What you have to do:
Can you return, word for word, the lines below, starting with the line that contains "By how much" and going on through the last of them, with the pictures left out?
** BEGIN Data for the task **
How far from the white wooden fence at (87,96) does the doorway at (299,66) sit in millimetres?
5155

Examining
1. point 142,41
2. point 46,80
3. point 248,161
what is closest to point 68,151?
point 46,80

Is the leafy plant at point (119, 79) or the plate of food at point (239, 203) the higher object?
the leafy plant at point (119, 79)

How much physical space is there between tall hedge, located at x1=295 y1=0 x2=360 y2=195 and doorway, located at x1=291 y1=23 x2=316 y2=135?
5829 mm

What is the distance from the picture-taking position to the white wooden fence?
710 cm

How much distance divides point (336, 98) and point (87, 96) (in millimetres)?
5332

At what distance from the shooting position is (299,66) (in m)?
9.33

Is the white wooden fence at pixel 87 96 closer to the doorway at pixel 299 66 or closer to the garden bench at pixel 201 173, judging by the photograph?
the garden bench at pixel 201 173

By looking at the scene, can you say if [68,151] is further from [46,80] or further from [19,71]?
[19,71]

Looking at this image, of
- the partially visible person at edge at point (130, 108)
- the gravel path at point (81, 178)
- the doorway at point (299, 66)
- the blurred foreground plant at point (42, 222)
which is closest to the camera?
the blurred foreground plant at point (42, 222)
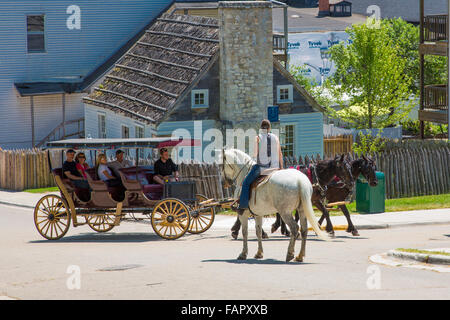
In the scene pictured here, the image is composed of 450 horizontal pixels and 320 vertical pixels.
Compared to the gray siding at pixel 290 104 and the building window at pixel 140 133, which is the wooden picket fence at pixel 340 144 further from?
the building window at pixel 140 133

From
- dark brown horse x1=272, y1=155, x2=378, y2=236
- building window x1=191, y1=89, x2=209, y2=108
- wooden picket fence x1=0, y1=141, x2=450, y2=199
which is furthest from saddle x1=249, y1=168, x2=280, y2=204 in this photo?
building window x1=191, y1=89, x2=209, y2=108

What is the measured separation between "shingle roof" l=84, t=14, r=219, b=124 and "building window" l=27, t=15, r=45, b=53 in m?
5.81

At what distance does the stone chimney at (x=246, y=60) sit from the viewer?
34281mm

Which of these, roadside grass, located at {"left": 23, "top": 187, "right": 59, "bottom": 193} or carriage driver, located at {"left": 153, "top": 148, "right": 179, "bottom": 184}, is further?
roadside grass, located at {"left": 23, "top": 187, "right": 59, "bottom": 193}

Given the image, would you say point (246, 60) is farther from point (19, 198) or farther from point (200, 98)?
point (19, 198)

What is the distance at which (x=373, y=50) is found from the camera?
4209 cm

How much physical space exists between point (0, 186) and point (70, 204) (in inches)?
638

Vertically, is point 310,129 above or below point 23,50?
below

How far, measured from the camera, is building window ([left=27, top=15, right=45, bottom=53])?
44.8 metres

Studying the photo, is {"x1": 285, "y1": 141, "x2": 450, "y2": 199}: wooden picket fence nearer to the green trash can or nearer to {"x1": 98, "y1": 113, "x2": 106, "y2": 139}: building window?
the green trash can

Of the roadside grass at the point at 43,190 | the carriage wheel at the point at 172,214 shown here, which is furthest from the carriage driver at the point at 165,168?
the roadside grass at the point at 43,190

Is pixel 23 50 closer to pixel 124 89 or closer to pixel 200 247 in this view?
pixel 124 89

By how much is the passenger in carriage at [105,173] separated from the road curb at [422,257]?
752 centimetres
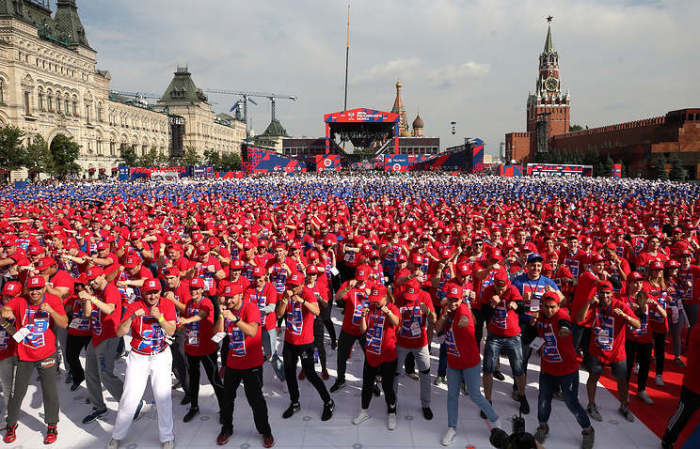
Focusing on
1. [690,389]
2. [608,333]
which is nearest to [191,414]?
[608,333]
** END Data for the task **
Exercise result:
By how much is the passenger in carriage at [105,173] separated from the road curb at [422,257]?
752 centimetres
Focusing on
1. [690,389]
2. [608,333]
which is nearest to [191,414]?
[608,333]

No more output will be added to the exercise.